Stories of cowboys and cowgirls drift through our imaginations from the time of our earliest daydreams. Youngsters in America hear tales of the Wild West early on, reinforced by a steady stream of Hollywood movies and TV shows. I was a youngster in Europe, but there too, German author Karl May regaled us with stories of the American West and the adventures of the fictional Native American hero Winnetou and his pal Old Shatterhand. The drama of exploring unknown territory with a trusted companion, fending off foes, wild animals, and the elements is universally fascinating.

With my single source of Wild West literature, I mistakenly believed that cowboys were a distinctly American phenomenon. But through my travels I’ve come across “cowboy” types in many parts of the world. As a practical matter, the job of keeping cattle demands a particular uniform: leather chaps, wide-brim hats, bandannas, and duster jackets where it’s cold. All over the world, “cowboys” appear very much the same. And curiously, enjoy the same music, which is a bit harder to explain considering the disparate cultures represented. But the appeal of a sad story put to music is as universal as one in print. Cowboys and a fascination with their lore seems universal.

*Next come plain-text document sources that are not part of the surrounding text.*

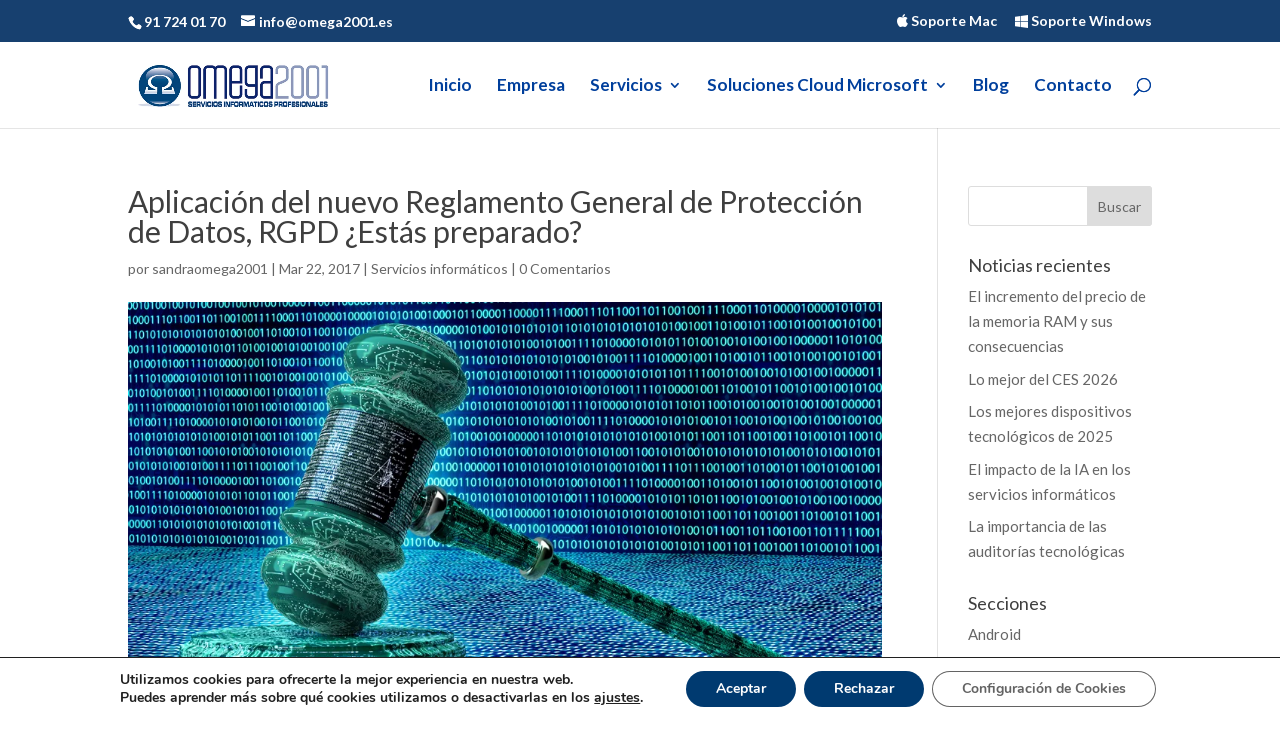

--- FILE ---
content_type: text/html; charset=utf-8
request_url: https://www.google.com/recaptcha/api2/aframe
body_size: 267
content:
<!DOCTYPE HTML><html><head><meta http-equiv="content-type" content="text/html; charset=UTF-8"></head><body><script nonce="UOLPkPRmo7Pab8u2ewnBHw">/** Anti-fraud and anti-abuse applications only. See google.com/recaptcha */ try{var clients={'sodar':'https://pagead2.googlesyndication.com/pagead/sodar?'};window.addEventListener("message",function(a){try{if(a.source===window.parent){var b=JSON.parse(a.data);var c=clients[b['id']];if(c){var d=document.createElement('img');d.src=c+b['params']+'&rc='+(localStorage.getItem("rc::a")?sessionStorage.getItem("rc::b"):"");window.document.body.appendChild(d);sessionStorage.setItem("rc::e",parseInt(sessionStorage.getItem("rc::e")||0)+1);localStorage.setItem("rc::h",'1769704192874');}}}catch(b){}});window.parent.postMessage("_grecaptcha_ready", "*");}catch(b){}</script></body></html>

--- FILE ---
content_type: text/css;charset=UTF-8
request_url: https://omega2001.es/?wpcss_action=show_css
body_size: 269
content:
.post-527 .et_pb_section:nth-child(2) .et_pb_pricing .et_pb_pricing_content_top .et_pb_et_price {
       display: inline-block; 
       height: 44px!important; 
       min-width: 28px; 
       width: 210px!important; 
    } 

.post-527 .et_pb_section:nth-child(2) .et_pb_pricing .et_pb_pricing_content_top {
       text-align: center!important; 
    } 

#et_pb_contact_form_0.et_pb_contact_form_container input[type=text].et_pb_contact_captcha {
       color: rgba(5,4,4,1)!important; 
       max-width: 53px; 
    } 

html body div#et-top-navigation ul.nav .sub-menu {
       width: 379px; 
    } 

html body div#et-top-navigation ul.nav li ul li a {
       background-color: transparent; 
       width: 344px; 
    } 

html body div#top-header {
       font-size: 14px; 
       padding-bottom: 3px; 
       padding-left: 0px; 
       padding-top: 3px; 
    } 



--- FILE ---
content_type: text/css;charset=UTF-8
request_url: https://omega2001.es/?wpcss_action=show_css
body_size: 269
content:
.post-527 .et_pb_section:nth-child(2) .et_pb_pricing .et_pb_pricing_content_top .et_pb_et_price {
       display: inline-block; 
       height: 44px!important; 
       min-width: 28px; 
       width: 210px!important; 
    } 

.post-527 .et_pb_section:nth-child(2) .et_pb_pricing .et_pb_pricing_content_top {
       text-align: center!important; 
    } 

#et_pb_contact_form_0.et_pb_contact_form_container input[type=text].et_pb_contact_captcha {
       color: rgba(5,4,4,1)!important; 
       max-width: 53px; 
    } 

html body div#et-top-navigation ul.nav .sub-menu {
       width: 379px; 
    } 

html body div#et-top-navigation ul.nav li ul li a {
       background-color: transparent; 
       width: 344px; 
    } 

html body div#top-header {
       font-size: 14px; 
       padding-bottom: 3px; 
       padding-left: 0px; 
       padding-top: 3px; 
    }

Riding a horse along narrow trails early on a fresh, sunny California morning at Alisal Ranch, the memories of my youthful imaginations come flooding back. The experience seems so familiar, but I can scarcely think of another time I have been on a horse. It must be a ride Winnetou took that I’m recalling.
The Santa Ynez Valley
Nestled in the Santa Ynez Valley, bound by the valley’s namesake river in the northeast and Central California’s coastal mountains to the southwest, Alisal is shielded from the breezes from the nearby coast, producing warm days and cold nights. Steelhead trout flourish in the rivers and seasonal streams that cross the property. And the rolling hills are dotted with sycamore and oak trees old enough to have started growing when this land was Mexico.